There’s no doubt that $410 billion is a lot of money. Calling it an outpouring of generosity would be a mistake. When you consider the soft giving numbers from the first quarter of 2018, the 2017 charitable wave that tabulated the gelt might be labeled an aberration.

The Giving USA numbers released last month showed that actual dollars donated to tax-exempt organizations during 2017 increased roughly 5 percent compared to 2016. That’s good news until you find out that it’s from significantly fewer donors and only about 60 percent of households are participating in the philanthropic process.

There’s headline after headline of positive economic news. The stock market continues its nine-year climb out of near collapse during the George W. Bush administration. More Americans are working, according to federal statistics, and there was economic optimism in general during the first five months of 2018.

Those buoyant federal statistics have not moved giving off the 2.1 percent of gross domestic product where it has stalled for decades. All but one of the fundraising metrics tracked by the Fundraising Effectiveness Project declined for the first three months of 2018 when compared to the same period in 2017, sending warning signs of giving weakness. The only exception was an increase in donors giving $250 or less.

And then there is the evaluation in the recent study from The BDO Institute for Nonprofit Excellence that, “the overall thread of the survey is the nonprofit sector overall is struggling to achieve financial sustainability.”

What has erected a border wall at the roughly 2 percent level? It’s not as if the money isn’t available. More than $600 million was raised for storm relief in Texas between just the American Red Cross, the United Way and various state charities. Millions more was raised for Puerto Rico relief. It will be a combined roughly 3 or 4 percent of the $410 billion making most of the growth about storm relief. Toss in two mega gifts of at least $1 billion and the sector is stagnant for all intents and purposes.

There is also the issue of donor-advised funds, a veritable rest home for charitable dollars. Fidelity Charitable, the nation’s largest donor-advised fund, reported $8.5 billion in unaudited contributions during calendar year 2017 while distributing roughly $4.5 billion. That’s a lot of money donated and on the sidelines. The same is true with most donor-advised funds.
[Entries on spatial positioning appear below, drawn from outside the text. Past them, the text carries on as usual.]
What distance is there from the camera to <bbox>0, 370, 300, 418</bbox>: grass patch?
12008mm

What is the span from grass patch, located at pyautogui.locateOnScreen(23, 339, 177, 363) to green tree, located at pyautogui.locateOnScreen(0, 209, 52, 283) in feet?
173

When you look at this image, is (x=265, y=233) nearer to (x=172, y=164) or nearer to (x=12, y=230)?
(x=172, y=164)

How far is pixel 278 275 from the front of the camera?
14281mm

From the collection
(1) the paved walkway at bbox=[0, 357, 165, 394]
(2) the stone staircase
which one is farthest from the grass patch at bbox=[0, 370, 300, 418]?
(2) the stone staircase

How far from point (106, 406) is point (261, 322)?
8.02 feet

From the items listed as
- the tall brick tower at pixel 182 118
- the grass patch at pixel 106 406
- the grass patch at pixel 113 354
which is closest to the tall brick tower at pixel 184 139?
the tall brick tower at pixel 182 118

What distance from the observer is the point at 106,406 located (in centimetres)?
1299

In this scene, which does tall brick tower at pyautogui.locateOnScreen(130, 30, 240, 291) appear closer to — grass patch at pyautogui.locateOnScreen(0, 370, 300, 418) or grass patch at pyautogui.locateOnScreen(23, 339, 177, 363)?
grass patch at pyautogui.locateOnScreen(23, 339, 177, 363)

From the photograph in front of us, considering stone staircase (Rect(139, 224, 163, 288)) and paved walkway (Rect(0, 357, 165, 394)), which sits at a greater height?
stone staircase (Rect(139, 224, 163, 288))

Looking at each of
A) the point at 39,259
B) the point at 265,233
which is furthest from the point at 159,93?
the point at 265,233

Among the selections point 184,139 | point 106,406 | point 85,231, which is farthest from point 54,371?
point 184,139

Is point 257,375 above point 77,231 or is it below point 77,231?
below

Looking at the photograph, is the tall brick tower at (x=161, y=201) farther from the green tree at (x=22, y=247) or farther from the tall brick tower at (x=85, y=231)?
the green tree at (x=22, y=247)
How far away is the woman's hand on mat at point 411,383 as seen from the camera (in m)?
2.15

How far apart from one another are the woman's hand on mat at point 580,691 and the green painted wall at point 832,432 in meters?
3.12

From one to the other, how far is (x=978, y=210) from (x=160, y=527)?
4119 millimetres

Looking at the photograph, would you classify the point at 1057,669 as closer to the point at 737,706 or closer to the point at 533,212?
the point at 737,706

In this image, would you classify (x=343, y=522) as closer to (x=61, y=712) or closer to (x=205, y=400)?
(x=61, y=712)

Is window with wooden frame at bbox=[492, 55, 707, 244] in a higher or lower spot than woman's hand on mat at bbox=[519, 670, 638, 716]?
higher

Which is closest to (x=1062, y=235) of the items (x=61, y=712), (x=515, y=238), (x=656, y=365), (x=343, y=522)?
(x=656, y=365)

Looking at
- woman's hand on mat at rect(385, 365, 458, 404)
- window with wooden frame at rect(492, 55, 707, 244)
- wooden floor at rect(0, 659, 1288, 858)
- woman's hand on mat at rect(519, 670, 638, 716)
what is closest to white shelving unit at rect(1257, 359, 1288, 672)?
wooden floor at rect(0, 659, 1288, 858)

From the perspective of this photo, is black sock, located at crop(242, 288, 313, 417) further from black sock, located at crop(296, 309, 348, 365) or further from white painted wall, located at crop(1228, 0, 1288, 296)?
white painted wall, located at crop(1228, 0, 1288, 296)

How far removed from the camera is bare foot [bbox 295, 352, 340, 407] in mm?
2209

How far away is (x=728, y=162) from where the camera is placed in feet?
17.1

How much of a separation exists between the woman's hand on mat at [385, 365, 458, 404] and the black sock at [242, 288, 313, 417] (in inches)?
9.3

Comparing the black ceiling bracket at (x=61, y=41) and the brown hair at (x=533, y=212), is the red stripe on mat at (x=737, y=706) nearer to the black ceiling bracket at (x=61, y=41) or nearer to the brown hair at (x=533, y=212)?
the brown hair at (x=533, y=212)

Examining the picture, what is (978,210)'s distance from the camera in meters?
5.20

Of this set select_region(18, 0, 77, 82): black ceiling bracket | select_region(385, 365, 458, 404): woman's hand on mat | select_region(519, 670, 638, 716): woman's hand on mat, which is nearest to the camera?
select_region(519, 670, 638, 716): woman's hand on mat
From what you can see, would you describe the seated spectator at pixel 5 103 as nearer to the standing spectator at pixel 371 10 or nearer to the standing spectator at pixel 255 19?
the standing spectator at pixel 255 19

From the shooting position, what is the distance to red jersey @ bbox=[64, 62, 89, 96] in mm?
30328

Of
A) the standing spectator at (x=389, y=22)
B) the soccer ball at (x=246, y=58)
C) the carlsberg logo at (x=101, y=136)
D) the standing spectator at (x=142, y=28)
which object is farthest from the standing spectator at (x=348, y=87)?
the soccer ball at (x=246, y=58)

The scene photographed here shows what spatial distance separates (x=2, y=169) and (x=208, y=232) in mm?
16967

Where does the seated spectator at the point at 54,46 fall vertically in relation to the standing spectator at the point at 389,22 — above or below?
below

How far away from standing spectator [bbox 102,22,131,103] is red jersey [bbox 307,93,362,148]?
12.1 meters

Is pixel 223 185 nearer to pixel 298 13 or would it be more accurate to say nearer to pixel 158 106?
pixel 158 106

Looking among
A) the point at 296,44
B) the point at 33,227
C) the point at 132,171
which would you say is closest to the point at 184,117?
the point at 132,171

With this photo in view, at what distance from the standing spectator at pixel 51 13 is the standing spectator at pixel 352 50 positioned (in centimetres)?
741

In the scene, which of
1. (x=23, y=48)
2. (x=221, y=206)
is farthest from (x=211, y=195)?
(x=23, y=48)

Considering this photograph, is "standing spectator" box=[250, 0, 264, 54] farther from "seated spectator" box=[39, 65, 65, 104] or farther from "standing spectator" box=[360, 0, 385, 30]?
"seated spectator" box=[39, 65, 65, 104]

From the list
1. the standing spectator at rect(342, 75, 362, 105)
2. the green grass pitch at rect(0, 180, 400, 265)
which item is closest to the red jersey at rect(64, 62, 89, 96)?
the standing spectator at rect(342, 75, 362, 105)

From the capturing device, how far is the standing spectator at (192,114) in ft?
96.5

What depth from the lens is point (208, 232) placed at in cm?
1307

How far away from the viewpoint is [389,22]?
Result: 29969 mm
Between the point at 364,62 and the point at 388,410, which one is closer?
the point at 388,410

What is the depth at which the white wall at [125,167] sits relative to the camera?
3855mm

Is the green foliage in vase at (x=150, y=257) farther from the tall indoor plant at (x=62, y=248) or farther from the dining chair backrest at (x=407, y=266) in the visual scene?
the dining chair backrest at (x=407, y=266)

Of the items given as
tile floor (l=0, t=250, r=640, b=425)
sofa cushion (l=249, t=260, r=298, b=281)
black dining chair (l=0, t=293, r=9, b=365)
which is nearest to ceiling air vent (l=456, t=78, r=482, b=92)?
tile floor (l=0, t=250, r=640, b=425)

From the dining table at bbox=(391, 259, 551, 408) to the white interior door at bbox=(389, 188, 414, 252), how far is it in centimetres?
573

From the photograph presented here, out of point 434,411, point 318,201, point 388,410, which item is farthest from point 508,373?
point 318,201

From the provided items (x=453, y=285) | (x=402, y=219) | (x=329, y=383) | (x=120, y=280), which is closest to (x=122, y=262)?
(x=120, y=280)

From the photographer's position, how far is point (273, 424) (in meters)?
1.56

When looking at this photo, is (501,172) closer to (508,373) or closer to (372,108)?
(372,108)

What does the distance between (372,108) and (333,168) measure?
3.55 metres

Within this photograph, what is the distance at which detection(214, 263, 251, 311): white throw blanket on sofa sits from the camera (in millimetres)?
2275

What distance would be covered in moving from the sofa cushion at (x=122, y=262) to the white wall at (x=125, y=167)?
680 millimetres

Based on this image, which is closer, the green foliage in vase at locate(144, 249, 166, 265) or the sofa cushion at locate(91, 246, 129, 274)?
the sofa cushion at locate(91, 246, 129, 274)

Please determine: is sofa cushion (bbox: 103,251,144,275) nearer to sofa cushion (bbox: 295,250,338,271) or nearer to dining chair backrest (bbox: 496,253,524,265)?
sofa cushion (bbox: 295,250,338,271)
The rules need to be changed to get money doing what is intended, not piling up fees and interest.

There are fewer overall donors and they tend to give to an immediate need or stash it away for safekeeping because they can’t make a decision. That does not bode well for charity in general. Many researchers are asking why fewer people are giving but not really getting answers of depth.

Giving is often an impulse buy, like that York Peppermint Pattie at the checkout counter. When you buy that candy you have a pretty good idea of how it is going to taste. That might not be true in giving anymore. The flavor of giving might not be appealing enough.

Fundraisers have been testing giving models in one form or another for decades. The modern discussion is whether a gift was generated by direct mail pushing donors to a website, a digital message reminding donors to send a check in the recently-received fundraising package, or if a donor went directly to a website.

How they gave is important but it might be taking too much time when more resources should be spent making the case for giving. The challenges of an aging U.S. population, people in their middle-40s still raising kids and juggling debt and Millennials, who by all accounts are at least five to eight years behind their parents when it comes to connecting with broader society, should be keeping senior managers in all aspects on charity up at night.

When it comes to donor-advised funds, those making the “gifts” should be forced to make a decision on where it should go. It shouldn’t count in the giving calculations until deployed to an organization.

The toes of some in the sector curl when fundraising is directly compared to sales. There is a sales mantra that he sales process is as simple as A-B-C – Always Be Closing. An “ask” is a close and fundraisers need to get better at it very soon because the numbers are not matching need and haven’t been for quite some time.

An economic storm is building on the charitable sector. It’s going to toss the tax-exempt boat as if it’s the S.S. Minnow without the professor. It’s a flip of a coin as to whether donors will respond without a more compelling case being made.